-------- Dados fornecidos --------
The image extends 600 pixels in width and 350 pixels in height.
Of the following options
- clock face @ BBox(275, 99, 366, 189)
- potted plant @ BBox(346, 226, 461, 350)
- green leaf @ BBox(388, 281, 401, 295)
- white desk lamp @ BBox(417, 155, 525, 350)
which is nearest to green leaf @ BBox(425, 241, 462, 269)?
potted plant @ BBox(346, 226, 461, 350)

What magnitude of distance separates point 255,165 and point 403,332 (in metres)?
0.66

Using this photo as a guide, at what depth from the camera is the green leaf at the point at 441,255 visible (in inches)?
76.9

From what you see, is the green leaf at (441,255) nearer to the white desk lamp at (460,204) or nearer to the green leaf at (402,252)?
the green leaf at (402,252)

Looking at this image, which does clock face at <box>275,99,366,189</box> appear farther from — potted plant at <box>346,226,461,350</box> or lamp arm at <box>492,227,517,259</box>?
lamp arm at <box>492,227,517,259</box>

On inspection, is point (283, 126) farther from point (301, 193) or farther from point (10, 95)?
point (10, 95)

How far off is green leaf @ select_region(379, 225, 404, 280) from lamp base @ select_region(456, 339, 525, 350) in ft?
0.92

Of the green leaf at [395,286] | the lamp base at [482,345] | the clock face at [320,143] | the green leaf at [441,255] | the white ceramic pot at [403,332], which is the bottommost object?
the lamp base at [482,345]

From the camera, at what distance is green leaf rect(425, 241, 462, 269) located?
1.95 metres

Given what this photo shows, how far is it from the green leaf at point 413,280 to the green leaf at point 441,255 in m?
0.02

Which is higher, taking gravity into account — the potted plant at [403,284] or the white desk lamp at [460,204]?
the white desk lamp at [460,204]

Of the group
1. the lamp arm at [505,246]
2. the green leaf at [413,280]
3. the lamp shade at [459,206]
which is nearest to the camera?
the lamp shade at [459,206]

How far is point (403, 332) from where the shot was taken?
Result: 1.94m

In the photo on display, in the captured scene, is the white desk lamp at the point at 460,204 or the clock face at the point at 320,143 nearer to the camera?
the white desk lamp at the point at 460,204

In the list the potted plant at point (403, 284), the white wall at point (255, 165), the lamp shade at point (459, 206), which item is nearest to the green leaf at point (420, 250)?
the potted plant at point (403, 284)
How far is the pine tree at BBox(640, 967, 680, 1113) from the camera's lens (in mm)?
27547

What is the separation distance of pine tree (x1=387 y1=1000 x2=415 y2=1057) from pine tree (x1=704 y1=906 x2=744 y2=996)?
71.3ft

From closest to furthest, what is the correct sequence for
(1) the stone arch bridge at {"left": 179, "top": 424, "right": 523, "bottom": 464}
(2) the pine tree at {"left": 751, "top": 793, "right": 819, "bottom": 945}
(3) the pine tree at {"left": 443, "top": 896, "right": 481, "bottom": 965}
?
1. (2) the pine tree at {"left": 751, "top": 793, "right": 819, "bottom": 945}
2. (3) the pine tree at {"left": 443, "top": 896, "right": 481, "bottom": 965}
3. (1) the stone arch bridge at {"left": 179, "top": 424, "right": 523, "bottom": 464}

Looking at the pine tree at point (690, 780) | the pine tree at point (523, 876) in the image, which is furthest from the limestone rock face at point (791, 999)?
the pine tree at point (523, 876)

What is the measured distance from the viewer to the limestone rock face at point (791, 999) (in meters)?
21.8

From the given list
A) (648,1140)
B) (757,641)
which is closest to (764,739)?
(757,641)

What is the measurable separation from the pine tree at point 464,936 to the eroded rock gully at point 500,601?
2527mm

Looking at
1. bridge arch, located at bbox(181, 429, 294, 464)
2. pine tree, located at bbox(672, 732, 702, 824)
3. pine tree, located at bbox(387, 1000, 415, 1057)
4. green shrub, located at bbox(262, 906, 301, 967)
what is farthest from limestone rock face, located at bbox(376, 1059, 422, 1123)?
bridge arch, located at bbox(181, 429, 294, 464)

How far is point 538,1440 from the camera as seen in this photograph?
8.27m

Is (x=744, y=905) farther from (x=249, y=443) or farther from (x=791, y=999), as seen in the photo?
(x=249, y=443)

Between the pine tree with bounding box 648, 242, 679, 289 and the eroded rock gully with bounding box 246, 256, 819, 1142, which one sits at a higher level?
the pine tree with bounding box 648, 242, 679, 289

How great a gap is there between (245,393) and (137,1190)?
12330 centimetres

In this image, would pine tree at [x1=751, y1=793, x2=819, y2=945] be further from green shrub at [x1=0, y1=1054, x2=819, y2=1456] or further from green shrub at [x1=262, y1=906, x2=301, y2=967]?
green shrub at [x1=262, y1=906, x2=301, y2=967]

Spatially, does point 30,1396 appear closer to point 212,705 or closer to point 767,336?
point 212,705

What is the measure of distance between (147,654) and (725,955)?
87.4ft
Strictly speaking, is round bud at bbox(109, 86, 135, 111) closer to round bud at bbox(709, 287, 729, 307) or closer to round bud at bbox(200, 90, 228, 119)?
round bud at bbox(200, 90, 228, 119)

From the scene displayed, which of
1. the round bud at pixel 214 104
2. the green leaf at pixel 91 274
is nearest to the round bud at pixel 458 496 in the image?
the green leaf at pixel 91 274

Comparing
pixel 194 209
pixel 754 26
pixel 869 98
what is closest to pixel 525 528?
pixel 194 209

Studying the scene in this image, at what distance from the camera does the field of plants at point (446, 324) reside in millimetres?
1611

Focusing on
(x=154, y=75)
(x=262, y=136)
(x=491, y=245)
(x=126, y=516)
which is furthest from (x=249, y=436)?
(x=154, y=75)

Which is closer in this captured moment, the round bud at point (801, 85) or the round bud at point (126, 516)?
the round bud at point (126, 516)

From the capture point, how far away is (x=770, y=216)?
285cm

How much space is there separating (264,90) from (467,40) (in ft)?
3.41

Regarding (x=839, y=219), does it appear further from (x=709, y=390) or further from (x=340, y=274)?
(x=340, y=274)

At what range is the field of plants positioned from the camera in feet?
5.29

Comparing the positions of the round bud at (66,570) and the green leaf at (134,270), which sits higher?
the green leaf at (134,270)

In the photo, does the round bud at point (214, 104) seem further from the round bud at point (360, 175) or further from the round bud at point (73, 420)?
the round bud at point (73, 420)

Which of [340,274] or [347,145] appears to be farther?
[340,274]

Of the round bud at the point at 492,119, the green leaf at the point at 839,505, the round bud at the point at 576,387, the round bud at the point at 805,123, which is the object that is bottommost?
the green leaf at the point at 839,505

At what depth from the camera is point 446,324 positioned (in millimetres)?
--------
O que se pede:
Transcreva, sem qualquer alteração, todas as linhas dos dados acima.

Resposta correta:
The image extends 600 pixels in width and 350 pixels in height.
Of the following options
- clock face @ BBox(275, 99, 366, 189)
- potted plant @ BBox(346, 226, 461, 350)
- green leaf @ BBox(388, 281, 401, 295)
- white desk lamp @ BBox(417, 155, 525, 350)
which is nearest to green leaf @ BBox(425, 241, 462, 269)?
potted plant @ BBox(346, 226, 461, 350)

What magnitude of distance separates point 255,165 and point 403,332 (in metres)?
0.66

Using this photo as a guide, at what depth from the camera is the green leaf at the point at 441,255 visible (in inches)?
76.9

From what you see, is the green leaf at (441,255) nearer to the white desk lamp at (460,204) or nearer to the green leaf at (402,252)?
the green leaf at (402,252)

Looking at this image, which does clock face at <box>275,99,366,189</box> appear farther from — potted plant at <box>346,226,461,350</box> or lamp arm at <box>492,227,517,259</box>?
lamp arm at <box>492,227,517,259</box>

On inspection, is point (283, 126) farther from point (301, 193) or farther from point (10, 95)?
point (10, 95)

How far off is green leaf @ select_region(379, 225, 404, 280) from lamp base @ select_region(456, 339, 525, 350) in ft?
0.92

Of the green leaf at [395,286] | the lamp base at [482,345] | the clock face at [320,143] | the green leaf at [441,255] | the white ceramic pot at [403,332], which is the bottommost object?
the lamp base at [482,345]

From the camera, at what distance is green leaf rect(425, 241, 462, 269) located?
1.95 metres

Given what this photo shows, how far is it from the green leaf at point 413,280 to the green leaf at point 441,255 in m?
0.02

Which is higher, taking gravity into account — the potted plant at [403,284] or the white desk lamp at [460,204]?
the white desk lamp at [460,204]

Of the group
1. the lamp arm at [505,246]
2. the green leaf at [413,280]
3. the lamp shade at [459,206]
which is nearest to the camera?
the lamp shade at [459,206]

How far is point (403, 332) from where the shot was taken?
Result: 1.94m

In the photo on display, in the captured scene, is the white desk lamp at the point at 460,204 or the clock face at the point at 320,143 nearer to the camera?
the white desk lamp at the point at 460,204

In the list the potted plant at point (403, 284), the white wall at point (255, 165), the lamp shade at point (459, 206), which item is nearest to the green leaf at point (420, 250)?
the potted plant at point (403, 284)
How far is the pine tree at BBox(640, 967, 680, 1113) from the camera's lens (in mm)?
27547

What is the separation distance of pine tree (x1=387 y1=1000 x2=415 y2=1057) from pine tree (x1=704 y1=906 x2=744 y2=996)?
71.3ft

From closest to furthest, what is the correct sequence for
(1) the stone arch bridge at {"left": 179, "top": 424, "right": 523, "bottom": 464}
(2) the pine tree at {"left": 751, "top": 793, "right": 819, "bottom": 945}
(3) the pine tree at {"left": 443, "top": 896, "right": 481, "bottom": 965}
?
1. (2) the pine tree at {"left": 751, "top": 793, "right": 819, "bottom": 945}
2. (3) the pine tree at {"left": 443, "top": 896, "right": 481, "bottom": 965}
3. (1) the stone arch bridge at {"left": 179, "top": 424, "right": 523, "bottom": 464}

Looking at the pine tree at point (690, 780) | the pine tree at point (523, 876) in the image, which is furthest from the limestone rock face at point (791, 999)?
the pine tree at point (523, 876)

What is the measured distance from the viewer to the limestone rock face at point (791, 999) (in meters)?
21.8

From the given list
A) (648,1140)
B) (757,641)
which is closest to (764,739)?
(757,641)

What is the measurable separation from the pine tree at point 464,936 to the eroded rock gully at point 500,601?
2527mm

Looking at
1. bridge arch, located at bbox(181, 429, 294, 464)
2. pine tree, located at bbox(672, 732, 702, 824)
3. pine tree, located at bbox(387, 1000, 415, 1057)
4. green shrub, located at bbox(262, 906, 301, 967)
what is farthest from limestone rock face, located at bbox(376, 1059, 422, 1123)?
bridge arch, located at bbox(181, 429, 294, 464)

How far is point 538,1440 from the camera as seen in this photograph?
8.27m

Is (x=744, y=905) farther from (x=249, y=443) or farther from (x=791, y=999), as seen in the photo?
(x=249, y=443)

Between the pine tree with bounding box 648, 242, 679, 289 and the eroded rock gully with bounding box 246, 256, 819, 1142, which one sits at a higher level?
the pine tree with bounding box 648, 242, 679, 289

How great a gap is there between (245,393) and (137,1190)?
12330 centimetres

In this image, would pine tree at [x1=751, y1=793, x2=819, y2=945] be further from green shrub at [x1=0, y1=1054, x2=819, y2=1456] or further from green shrub at [x1=262, y1=906, x2=301, y2=967]?
green shrub at [x1=262, y1=906, x2=301, y2=967]

Spatially, does point 30,1396 appear closer to point 212,705 or closer to point 767,336?
point 212,705

What is the measure of distance between (147,654) and (725,955)?
87.4ft
Strictly speaking, is round bud at bbox(109, 86, 135, 111) closer to round bud at bbox(709, 287, 729, 307) or closer to round bud at bbox(200, 90, 228, 119)?
round bud at bbox(200, 90, 228, 119)

From the scene displayed, which of
1. the round bud at pixel 214 104
2. the green leaf at pixel 91 274
is nearest to the round bud at pixel 458 496 in the image?
the green leaf at pixel 91 274

Comparing
pixel 194 209
pixel 754 26
pixel 869 98
what is closest to pixel 525 528?
pixel 194 209

Studying the scene in this image, at what distance from the camera does the field of plants at point (446, 324) reside in millimetres?
1611

Focusing on
(x=154, y=75)
(x=262, y=136)
(x=491, y=245)
(x=126, y=516)
which is furthest from (x=249, y=436)?
(x=154, y=75)

Which is closer in this captured moment, the round bud at point (801, 85) or the round bud at point (126, 516)?
the round bud at point (126, 516)

From the capture point, how far away is (x=770, y=216)?
285cm

How much space is there separating (264,90) from (467,40) (in ft)?
3.41

Regarding (x=839, y=219), does it appear further from (x=709, y=390) or further from (x=340, y=274)?
(x=340, y=274)

At what range is the field of plants positioned from the camera in feet?
5.29

Comparing the positions of the round bud at (66,570) and the green leaf at (134,270), which sits higher?
the green leaf at (134,270)

In the photo, does the round bud at point (214, 104) seem further from the round bud at point (360, 175) or further from the round bud at point (73, 420)?
the round bud at point (73, 420)

Which of [340,274] or [347,145] appears to be farther?
[340,274]

Of the round bud at the point at 492,119, the green leaf at the point at 839,505, the round bud at the point at 576,387, the round bud at the point at 805,123, which is the object that is bottommost?
the green leaf at the point at 839,505

At what depth from the camera is point 446,324 positioned (in millimetres)?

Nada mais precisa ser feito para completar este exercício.